A ‘deep dive’ analysis of Covid-19 infection in healthcare workers to establish the likely causes is being carried out by University College Dublin (UCD).
A sample of 150-300 cases among healthcare workers are under examination as part of the analysis, a HSE spokesperson told the Medical Independent (MI).
Ethnicity data was recently added to the contact tracing surveillance report and computerised infectious disease reporting (CIDR) system, and will be included within the UCD analysis.
In addition, point prevalence testing will be carried out in two major hospitals in a given week to find out the prevalence of healthcare worker infections.
Furthermore, the HSE is reviewing a sample of the last six outbreaks in hospitals to establish the causes of healthcare transmission in the context of an outbreak.
A national programme for testing all healthcare workers in nursing homes was set to commence for four weeks in a row.
There is also a process for healthcare workers moving from high-risk areas to low-risk areas to be risk-assessed and tested.
Up to 22 June, more than 8,200 cases of Covid-19 had been recorded in healthcare workers, according to data from the Health Protection Surveillance Centre.
Almost 35 per cent of healthcare workers who contracted the virus had an underlying health condition.

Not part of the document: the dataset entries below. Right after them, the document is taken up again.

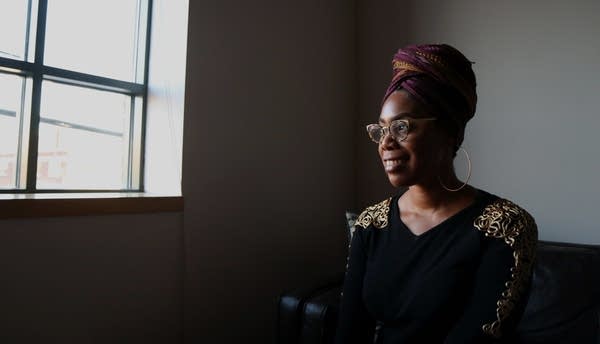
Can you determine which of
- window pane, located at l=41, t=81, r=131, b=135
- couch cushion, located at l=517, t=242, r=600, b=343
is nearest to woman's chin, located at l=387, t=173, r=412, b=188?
couch cushion, located at l=517, t=242, r=600, b=343

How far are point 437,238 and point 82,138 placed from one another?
1.40m

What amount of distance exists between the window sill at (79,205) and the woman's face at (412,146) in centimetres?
94

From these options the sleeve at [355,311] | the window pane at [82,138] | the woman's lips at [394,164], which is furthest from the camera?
the window pane at [82,138]

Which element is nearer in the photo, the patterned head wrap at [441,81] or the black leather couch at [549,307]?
the patterned head wrap at [441,81]

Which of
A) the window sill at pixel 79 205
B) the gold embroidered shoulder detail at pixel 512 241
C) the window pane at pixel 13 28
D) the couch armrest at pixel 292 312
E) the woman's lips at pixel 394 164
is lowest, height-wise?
the couch armrest at pixel 292 312

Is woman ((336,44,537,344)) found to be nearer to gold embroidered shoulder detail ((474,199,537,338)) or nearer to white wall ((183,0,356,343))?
gold embroidered shoulder detail ((474,199,537,338))

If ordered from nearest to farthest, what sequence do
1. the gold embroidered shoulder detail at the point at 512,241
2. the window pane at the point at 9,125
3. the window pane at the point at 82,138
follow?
the gold embroidered shoulder detail at the point at 512,241
the window pane at the point at 9,125
the window pane at the point at 82,138

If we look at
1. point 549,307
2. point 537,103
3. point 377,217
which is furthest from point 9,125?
point 537,103

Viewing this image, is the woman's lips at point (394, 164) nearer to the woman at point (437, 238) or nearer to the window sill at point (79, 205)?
the woman at point (437, 238)

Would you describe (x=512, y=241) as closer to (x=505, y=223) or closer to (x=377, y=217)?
(x=505, y=223)

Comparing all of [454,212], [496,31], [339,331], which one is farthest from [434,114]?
[496,31]

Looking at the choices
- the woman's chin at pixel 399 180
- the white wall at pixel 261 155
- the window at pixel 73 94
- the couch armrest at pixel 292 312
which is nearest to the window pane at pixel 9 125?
the window at pixel 73 94

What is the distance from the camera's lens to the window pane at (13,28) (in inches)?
A: 58.6

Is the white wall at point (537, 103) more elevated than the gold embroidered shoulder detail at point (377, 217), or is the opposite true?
the white wall at point (537, 103)
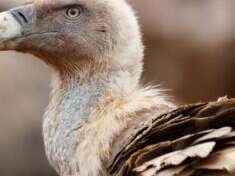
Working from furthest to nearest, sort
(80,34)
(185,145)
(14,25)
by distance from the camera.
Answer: (80,34)
(14,25)
(185,145)

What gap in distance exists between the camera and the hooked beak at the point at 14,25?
Answer: 15.9 feet

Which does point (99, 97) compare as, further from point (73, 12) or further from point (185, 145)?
point (185, 145)

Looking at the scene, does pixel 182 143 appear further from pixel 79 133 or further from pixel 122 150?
pixel 79 133

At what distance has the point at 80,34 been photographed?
16.5 ft

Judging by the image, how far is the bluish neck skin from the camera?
468 centimetres

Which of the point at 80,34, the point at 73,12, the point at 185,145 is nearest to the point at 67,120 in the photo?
the point at 80,34

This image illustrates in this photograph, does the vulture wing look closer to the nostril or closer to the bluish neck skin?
the bluish neck skin

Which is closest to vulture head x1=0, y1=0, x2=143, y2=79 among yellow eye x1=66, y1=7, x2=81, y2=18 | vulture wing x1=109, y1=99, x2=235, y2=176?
yellow eye x1=66, y1=7, x2=81, y2=18

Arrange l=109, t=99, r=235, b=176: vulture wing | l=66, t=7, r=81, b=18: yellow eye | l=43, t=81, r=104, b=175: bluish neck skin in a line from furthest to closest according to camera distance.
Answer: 1. l=66, t=7, r=81, b=18: yellow eye
2. l=43, t=81, r=104, b=175: bluish neck skin
3. l=109, t=99, r=235, b=176: vulture wing

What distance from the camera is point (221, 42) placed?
11086mm

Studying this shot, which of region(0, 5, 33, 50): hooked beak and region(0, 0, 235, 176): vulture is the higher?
region(0, 5, 33, 50): hooked beak

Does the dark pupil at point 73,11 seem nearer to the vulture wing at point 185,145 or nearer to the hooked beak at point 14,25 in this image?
the hooked beak at point 14,25

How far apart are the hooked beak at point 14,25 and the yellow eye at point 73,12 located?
191mm

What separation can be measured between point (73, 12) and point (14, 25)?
0.32 m
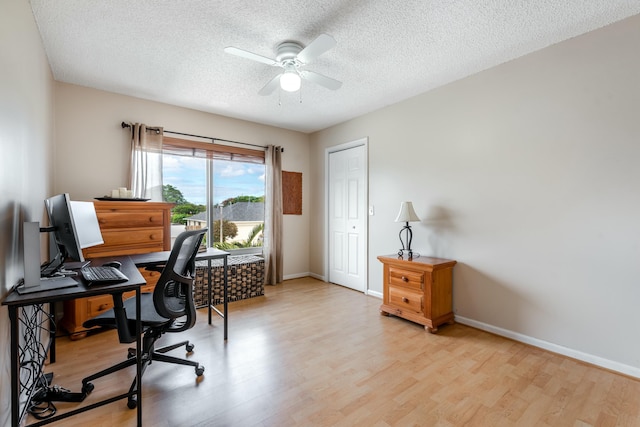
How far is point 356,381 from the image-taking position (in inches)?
78.7

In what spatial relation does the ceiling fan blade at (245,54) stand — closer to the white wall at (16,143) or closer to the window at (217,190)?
the white wall at (16,143)

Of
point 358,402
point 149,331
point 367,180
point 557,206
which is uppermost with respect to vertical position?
point 367,180

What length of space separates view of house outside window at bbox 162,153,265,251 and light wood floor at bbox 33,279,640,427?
164cm

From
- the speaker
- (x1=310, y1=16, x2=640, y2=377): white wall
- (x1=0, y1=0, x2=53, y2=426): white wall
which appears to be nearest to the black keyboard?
the speaker

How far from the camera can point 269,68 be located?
2.78 metres

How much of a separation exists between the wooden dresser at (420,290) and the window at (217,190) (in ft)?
7.70

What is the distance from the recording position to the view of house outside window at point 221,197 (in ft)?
12.7

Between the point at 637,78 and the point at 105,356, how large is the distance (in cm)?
453

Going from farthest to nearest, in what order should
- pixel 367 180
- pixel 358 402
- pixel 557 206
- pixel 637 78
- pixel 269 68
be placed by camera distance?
pixel 367 180 < pixel 269 68 < pixel 557 206 < pixel 637 78 < pixel 358 402

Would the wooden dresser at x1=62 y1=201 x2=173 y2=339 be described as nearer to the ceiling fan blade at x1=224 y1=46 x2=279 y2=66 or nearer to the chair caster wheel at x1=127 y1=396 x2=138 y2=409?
the chair caster wheel at x1=127 y1=396 x2=138 y2=409

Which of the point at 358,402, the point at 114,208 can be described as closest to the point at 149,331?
the point at 358,402

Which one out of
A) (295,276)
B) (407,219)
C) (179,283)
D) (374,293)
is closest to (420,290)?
(407,219)

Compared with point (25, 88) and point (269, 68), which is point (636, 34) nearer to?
point (269, 68)

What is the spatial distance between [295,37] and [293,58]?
18 centimetres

Around 70 per cent of cases were “health setting acquired”.
Recently HSE CEO Mr Paul Reid urged caution on comparing healthcare worker infection rates globally, as he said Ireland had adopted a “wide” definition that included caterers, porters and support staff, for example.
According to the HSE, all incidents where a staff member tests positive for Covid-19 are reported to the national incident management system (NIMS) as an incident.
“We are currently uploading this data via the State Claims Agency. This will greatly assist us in examining the risks and the effects of mitigating any risks and we will produce a report following this work.”